Directions for this task: Repeat each record below exactly, dropping the pictures.
— start of Supplied material —
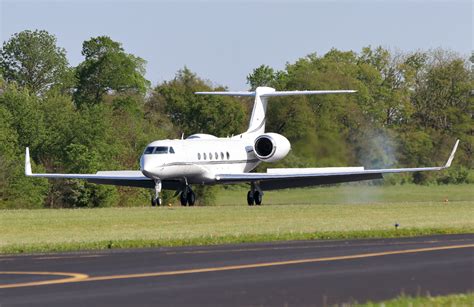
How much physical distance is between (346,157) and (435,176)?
14.0 m

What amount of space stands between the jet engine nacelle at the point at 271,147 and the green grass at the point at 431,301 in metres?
40.2

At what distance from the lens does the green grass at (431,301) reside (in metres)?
15.0

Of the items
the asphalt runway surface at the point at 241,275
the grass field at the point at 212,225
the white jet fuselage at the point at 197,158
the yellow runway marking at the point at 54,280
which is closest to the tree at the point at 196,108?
the white jet fuselage at the point at 197,158

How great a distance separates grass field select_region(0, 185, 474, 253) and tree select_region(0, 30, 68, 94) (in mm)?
67790

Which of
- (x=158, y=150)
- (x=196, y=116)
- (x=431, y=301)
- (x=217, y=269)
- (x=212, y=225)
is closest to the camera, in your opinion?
(x=431, y=301)

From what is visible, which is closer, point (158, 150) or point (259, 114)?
point (158, 150)

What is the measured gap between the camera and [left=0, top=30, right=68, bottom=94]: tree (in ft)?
366

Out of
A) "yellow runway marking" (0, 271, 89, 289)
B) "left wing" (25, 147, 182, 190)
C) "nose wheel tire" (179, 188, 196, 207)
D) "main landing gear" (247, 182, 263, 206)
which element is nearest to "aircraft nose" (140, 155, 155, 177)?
"left wing" (25, 147, 182, 190)

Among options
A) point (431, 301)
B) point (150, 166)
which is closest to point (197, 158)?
point (150, 166)

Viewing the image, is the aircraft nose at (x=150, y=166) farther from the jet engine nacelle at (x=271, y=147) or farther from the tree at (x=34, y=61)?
the tree at (x=34, y=61)

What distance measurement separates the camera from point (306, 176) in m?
53.1

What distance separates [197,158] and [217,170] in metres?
1.97

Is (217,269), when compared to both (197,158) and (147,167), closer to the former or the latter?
(147,167)

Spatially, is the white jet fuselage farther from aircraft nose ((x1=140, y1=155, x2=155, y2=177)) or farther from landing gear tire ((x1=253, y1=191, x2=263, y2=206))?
landing gear tire ((x1=253, y1=191, x2=263, y2=206))
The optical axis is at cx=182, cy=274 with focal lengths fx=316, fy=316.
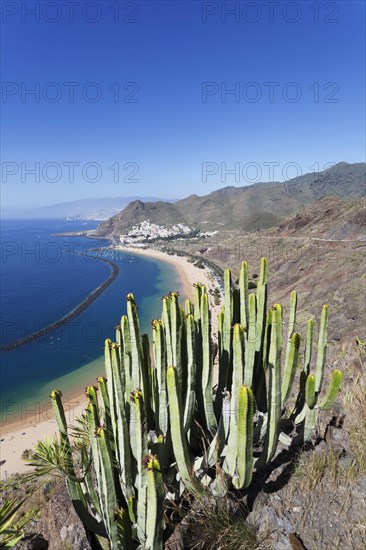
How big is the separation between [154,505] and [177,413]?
1.04 metres

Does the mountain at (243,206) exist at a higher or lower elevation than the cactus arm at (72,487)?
higher

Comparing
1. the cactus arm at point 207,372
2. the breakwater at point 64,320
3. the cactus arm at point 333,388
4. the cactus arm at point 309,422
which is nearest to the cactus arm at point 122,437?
the cactus arm at point 207,372

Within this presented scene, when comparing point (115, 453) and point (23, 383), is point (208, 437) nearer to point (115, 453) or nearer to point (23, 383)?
point (115, 453)

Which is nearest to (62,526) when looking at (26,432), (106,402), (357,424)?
(106,402)

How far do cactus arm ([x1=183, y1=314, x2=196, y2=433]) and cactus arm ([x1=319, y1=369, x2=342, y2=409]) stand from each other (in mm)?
2398

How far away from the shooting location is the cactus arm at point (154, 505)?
3590 millimetres

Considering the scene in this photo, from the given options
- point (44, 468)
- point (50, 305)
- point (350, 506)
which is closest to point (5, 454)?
point (44, 468)

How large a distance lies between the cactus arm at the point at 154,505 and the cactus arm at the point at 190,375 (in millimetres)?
1380

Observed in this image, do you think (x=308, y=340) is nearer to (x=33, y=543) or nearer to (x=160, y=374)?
(x=160, y=374)

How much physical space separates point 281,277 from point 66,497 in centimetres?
4104

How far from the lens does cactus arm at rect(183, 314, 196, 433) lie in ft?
17.0

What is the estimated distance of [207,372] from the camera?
— end of Supplied material —
Result for this exercise:
How much physical distance is between (346,157) and (435,176)?
14.0 m

What amount of space stands between the jet engine nacelle at the point at 271,147 and the green grass at the point at 431,301 in metres?
40.2

At what distance from the lens does the green grass at (431,301) reside (in metres)?
15.0

Of the items
the asphalt runway surface at the point at 241,275
the grass field at the point at 212,225
the white jet fuselage at the point at 197,158
the yellow runway marking at the point at 54,280
which is closest to the tree at the point at 196,108?
the white jet fuselage at the point at 197,158

How great a distance separates grass field select_region(0, 185, 474, 253) and tree select_region(0, 30, 68, 94) (in mm)?
67790

Which of
- (x=158, y=150)
- (x=196, y=116)
- (x=431, y=301)
- (x=217, y=269)
- (x=212, y=225)
is closest to the camera, in your opinion?
(x=431, y=301)

From what is visible, which is closer, point (158, 150) or point (259, 114)?
point (158, 150)

What is the measured gap between the camera and [left=0, top=30, right=68, bottom=94]: tree (in ft)?
366

Out of
A) "yellow runway marking" (0, 271, 89, 289)
B) "left wing" (25, 147, 182, 190)
C) "nose wheel tire" (179, 188, 196, 207)
D) "main landing gear" (247, 182, 263, 206)
which element is nearest to "aircraft nose" (140, 155, 155, 177)?
"left wing" (25, 147, 182, 190)

Among options
A) point (431, 301)
B) point (150, 166)
which is closest to point (197, 158)?
point (150, 166)

Viewing the image, is the aircraft nose at (x=150, y=166) farther from the jet engine nacelle at (x=271, y=147) or farther from the tree at (x=34, y=61)?
the tree at (x=34, y=61)

What distance measurement separates the camera from point (306, 176) in m?
53.1

What distance separates [197,158] and [217,170] in metres?
1.97

Is (217,269), when compared to both (197,158) and (147,167), closer to the former or the latter?
(147,167)

Spatially, is the white jet fuselage farther from aircraft nose ((x1=140, y1=155, x2=155, y2=177)) or farther from landing gear tire ((x1=253, y1=191, x2=263, y2=206))?
landing gear tire ((x1=253, y1=191, x2=263, y2=206))
The optical axis is at cx=182, cy=274 with focal lengths fx=316, fy=316.
How big is the separation between [154,505] and [177,413]?
1.04 metres

Does the mountain at (243,206) exist at a higher or lower elevation than the cactus arm at (72,487)?
higher

Comparing
1. the cactus arm at point 207,372
2. the breakwater at point 64,320
3. the cactus arm at point 333,388
4. the cactus arm at point 309,422
which is nearest to the cactus arm at point 122,437?
the cactus arm at point 207,372

Within this presented scene, when comparing point (115, 453) and point (23, 383), is point (208, 437) nearer to point (115, 453) or nearer to point (23, 383)?
point (115, 453)

Which is nearest to (62,526) when looking at (26,432), (106,402), (357,424)?
(106,402)

How far do cactus arm ([x1=183, y1=314, x2=196, y2=433]) and cactus arm ([x1=319, y1=369, x2=342, y2=409]) stand from each other (in mm)?
2398

How far away from the shooting location is the cactus arm at point (154, 505)?
3590 millimetres

Considering the scene in this photo, from the given options
- point (44, 468)
- point (50, 305)
- point (350, 506)
which is closest to point (5, 454)?
point (44, 468)

How large a distance lies between the cactus arm at the point at 154,505 and the cactus arm at the point at 190,375 (in millimetres)?
1380

Observed in this image, do you think (x=308, y=340) is nearer to (x=33, y=543) or nearer to (x=160, y=374)?
(x=160, y=374)

How much physical space separates point 281,277 from point 66,497 in centimetres?
4104

How far from the lens does cactus arm at rect(183, 314, 196, 433) lie in ft?
17.0

What is the estimated distance of [207,372] from the camera?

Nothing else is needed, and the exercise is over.